The full PostgreSQL-compatibility of the extension is confirmed by the regression tests.
About Sequential UUID in YugabyteDB
⚠️ You must think about the consequence in a Distributed SQL database before using a time-based UUID. Thanks to the LSM-Tree storage, YugabyteDB doesn't have the problems that sequential_uuids
tries to solve (WAL write amplification, B-Tree fragmentation and clustering factor). If you want a UUID, then the one from pgcrypto
(already installed in YugabyteDB) gen_random_uuid()
is probably the right one.
In addition to that, having concurrent sessions touching the same key range will create a hotspot on one tablet.

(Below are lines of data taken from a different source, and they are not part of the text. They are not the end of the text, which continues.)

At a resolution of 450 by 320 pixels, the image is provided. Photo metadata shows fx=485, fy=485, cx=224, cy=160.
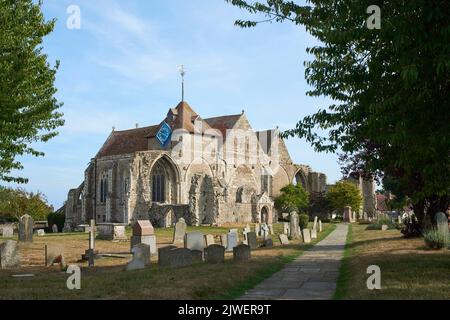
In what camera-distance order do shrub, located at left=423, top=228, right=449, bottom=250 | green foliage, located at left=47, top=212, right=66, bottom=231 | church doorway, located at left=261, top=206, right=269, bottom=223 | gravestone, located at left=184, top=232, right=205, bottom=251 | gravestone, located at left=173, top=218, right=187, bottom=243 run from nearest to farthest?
shrub, located at left=423, top=228, right=449, bottom=250
gravestone, located at left=184, top=232, right=205, bottom=251
gravestone, located at left=173, top=218, right=187, bottom=243
green foliage, located at left=47, top=212, right=66, bottom=231
church doorway, located at left=261, top=206, right=269, bottom=223

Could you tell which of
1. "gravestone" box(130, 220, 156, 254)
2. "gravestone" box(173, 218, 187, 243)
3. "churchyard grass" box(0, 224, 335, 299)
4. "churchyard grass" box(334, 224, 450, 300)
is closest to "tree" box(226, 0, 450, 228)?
"churchyard grass" box(334, 224, 450, 300)

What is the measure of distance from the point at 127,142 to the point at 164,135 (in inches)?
234

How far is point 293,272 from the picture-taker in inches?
494

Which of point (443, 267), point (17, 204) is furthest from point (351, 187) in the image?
point (443, 267)

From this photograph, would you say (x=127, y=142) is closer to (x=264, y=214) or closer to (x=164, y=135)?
(x=164, y=135)

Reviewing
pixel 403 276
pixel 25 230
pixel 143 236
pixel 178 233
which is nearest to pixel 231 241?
pixel 143 236

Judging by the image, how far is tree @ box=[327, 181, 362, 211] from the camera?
59281 millimetres

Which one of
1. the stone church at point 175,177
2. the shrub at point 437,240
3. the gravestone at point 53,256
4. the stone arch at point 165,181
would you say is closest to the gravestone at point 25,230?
the gravestone at point 53,256

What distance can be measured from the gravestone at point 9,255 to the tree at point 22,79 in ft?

However, if there are not too many concurrent sessions, and the load is distributed with other tables, then maybe this UUID can benefit from colocation in DocDB and filesystem caches. But a cached sequence may be better as it keeps rows together from the same session, but distributes those from concurrent sessions.
Anyway, I've run the above for a while, with more rows inserted (from generate_series(1,100000)
) and checked that tablet auto-split occurs:
As you see, one is still at Split Depth 1 because no Sequential UUID went into this range, and another has been split 7 times. So YugabyteDB still balanced the storage.
Summary on the extension installation
If you think a PostgreSQL extension is necessary for your application, you can use this example to test it. The same can be used to deploy it. But to be sure that it is supported, do not hesitate to open a git issue of ask in the slack channel.